BEGIN

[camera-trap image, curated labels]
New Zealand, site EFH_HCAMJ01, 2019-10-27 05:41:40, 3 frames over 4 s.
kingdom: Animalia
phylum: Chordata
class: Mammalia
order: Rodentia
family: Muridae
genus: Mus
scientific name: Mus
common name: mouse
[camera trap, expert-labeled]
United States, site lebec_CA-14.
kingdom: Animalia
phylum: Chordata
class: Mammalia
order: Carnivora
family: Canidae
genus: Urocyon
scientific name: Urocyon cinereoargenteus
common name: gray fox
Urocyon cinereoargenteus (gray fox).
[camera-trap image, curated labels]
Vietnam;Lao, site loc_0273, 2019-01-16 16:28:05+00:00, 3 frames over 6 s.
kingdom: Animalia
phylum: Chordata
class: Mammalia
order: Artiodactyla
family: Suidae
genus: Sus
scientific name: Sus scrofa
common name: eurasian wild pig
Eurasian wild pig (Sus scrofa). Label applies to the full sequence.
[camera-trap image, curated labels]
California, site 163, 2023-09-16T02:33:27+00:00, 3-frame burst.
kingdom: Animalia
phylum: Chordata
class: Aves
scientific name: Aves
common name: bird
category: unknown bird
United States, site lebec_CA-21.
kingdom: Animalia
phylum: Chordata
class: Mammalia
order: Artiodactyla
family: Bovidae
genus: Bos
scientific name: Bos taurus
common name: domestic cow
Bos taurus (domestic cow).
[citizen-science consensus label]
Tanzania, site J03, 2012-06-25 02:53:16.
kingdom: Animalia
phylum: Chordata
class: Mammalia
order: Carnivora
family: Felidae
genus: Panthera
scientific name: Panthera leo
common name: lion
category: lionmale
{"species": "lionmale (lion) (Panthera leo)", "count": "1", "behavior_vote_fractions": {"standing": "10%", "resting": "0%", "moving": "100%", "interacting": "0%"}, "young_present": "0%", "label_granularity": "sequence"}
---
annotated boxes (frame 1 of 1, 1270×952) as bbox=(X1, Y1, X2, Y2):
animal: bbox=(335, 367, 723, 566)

END

▶ [EXERCISE DIRECTIONS]
Each line of the listing should be copied exactly, with none left out.

▶ [SOLUTION FOR THIS PROBLEM]
[camera-trap image, curated labels]
New Zealand, site EFH_HCAMJ01, 2019-10-27 05:41:40, 3 frames over 4 s.
kingdom: Animalia
phylum: Chordata
class: Mammalia
order: Rodentia
family: Muridae
genus: Mus
scientific name: Mus
common name: mouse
[camera trap, expert-labeled]
United States, site lebec_CA-14.
kingdom: Animalia
phylum: Chordata
class: Mammalia
order: Carnivora
family: Canidae
genus: Urocyon
scientific name: Urocyon cinereoargenteus
common name: gray fox
Urocyon cinereoargenteus (gray fox).
[camera-trap image, curated labels]
Vietnam;Lao, site loc_0273, 2019-01-16 16:28:05+00:00, 3 frames over 6 s.
kingdom: Animalia
phylum: Chordata
class: Mammalia
order: Artiodactyla
family: Suidae
genus: Sus
scientific name: Sus scrofa
common name: eurasian wild pig
Eurasian wild pig (Sus scrofa). Label applies to the full sequence.
[camera-trap image, curated labels]
California, site 163, 2023-09-16T02:33:27+00:00, 3-frame burst.
kingdom: Animalia
phylum: Chordata
class: Aves
scientific name: Aves
common name: bird
category: unknown bird
United States, site lebec_CA-21.
kingdom: Animalia
phylum: Chordata
class: Mammalia
order: Artiodactyla
family: Bovidae
genus: Bos
scientific name: Bos taurus
common name: domestic cow
Bos taurus (domestic cow).
[citizen-science consensus label]
Tanzania, site J03, 2012-06-25 02:53:16.
kingdom: Animalia
phylum: Chordata
class: Mammalia
order: Carnivora
family: Felidae
genus: Panthera
scientific name: Panthera leo
common name: lion
category: lionmale
{"species": "lionmale (lion) (Panthera leo)", "count": "1", "behavior_vote_fractions": {"standing": "10%", "resting": "0%", "moving": "100%", "interacting": "0%"}, "young_present": "0%", "label_granularity": "sequence"}
---
annotated boxes (frame 1 of 1, 1270×952) as bbox=(X1, Y1, X2, Y2):
animal: bbox=(335, 367, 723, 566)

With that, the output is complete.